▶ EXERCISE BRIEF:
Can you tally the lines of the material that contain the string "fill", matching case exactly? Reply with the number only.

Rows from a dataset:
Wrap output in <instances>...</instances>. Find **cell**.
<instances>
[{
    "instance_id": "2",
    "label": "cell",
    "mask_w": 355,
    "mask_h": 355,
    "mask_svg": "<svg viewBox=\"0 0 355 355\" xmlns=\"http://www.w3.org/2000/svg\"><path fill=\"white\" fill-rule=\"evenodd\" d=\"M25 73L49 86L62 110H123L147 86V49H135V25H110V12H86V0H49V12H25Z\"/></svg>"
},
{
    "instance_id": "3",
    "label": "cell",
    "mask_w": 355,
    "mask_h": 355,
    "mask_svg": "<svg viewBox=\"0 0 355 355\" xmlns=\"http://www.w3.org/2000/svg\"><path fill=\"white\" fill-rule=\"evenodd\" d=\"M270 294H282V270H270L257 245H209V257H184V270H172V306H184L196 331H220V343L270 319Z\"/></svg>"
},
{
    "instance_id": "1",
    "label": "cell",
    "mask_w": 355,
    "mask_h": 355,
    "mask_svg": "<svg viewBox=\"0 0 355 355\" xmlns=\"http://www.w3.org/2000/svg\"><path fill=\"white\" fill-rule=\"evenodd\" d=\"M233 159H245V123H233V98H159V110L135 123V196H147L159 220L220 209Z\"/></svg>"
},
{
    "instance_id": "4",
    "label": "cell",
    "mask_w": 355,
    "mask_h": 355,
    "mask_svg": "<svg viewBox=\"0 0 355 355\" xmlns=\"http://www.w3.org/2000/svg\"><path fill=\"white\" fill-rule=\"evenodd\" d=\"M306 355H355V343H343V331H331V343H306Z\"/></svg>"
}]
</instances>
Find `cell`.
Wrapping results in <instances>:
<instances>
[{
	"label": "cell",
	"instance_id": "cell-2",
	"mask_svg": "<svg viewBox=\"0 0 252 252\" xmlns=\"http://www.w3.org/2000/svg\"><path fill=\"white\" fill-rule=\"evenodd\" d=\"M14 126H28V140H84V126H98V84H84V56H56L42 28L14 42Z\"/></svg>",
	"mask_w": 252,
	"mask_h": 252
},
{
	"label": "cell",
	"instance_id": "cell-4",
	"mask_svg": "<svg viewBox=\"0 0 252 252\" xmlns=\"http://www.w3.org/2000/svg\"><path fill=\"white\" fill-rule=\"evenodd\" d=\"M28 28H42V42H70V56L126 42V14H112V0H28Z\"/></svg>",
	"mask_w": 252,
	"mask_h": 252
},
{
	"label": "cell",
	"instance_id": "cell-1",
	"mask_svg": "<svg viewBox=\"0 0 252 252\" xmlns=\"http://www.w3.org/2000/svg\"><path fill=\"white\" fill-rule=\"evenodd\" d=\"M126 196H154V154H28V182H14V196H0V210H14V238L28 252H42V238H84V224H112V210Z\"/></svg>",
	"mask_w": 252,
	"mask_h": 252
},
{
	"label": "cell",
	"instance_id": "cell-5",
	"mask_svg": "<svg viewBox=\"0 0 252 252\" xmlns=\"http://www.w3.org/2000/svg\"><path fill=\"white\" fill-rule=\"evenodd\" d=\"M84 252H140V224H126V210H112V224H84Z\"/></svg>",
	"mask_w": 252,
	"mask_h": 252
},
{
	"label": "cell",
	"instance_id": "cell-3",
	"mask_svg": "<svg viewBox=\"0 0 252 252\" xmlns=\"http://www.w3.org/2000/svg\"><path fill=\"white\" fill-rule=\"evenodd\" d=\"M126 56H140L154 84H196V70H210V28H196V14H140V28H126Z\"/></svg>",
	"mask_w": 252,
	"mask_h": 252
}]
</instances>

▶ EXERCISE RESPONSE:
9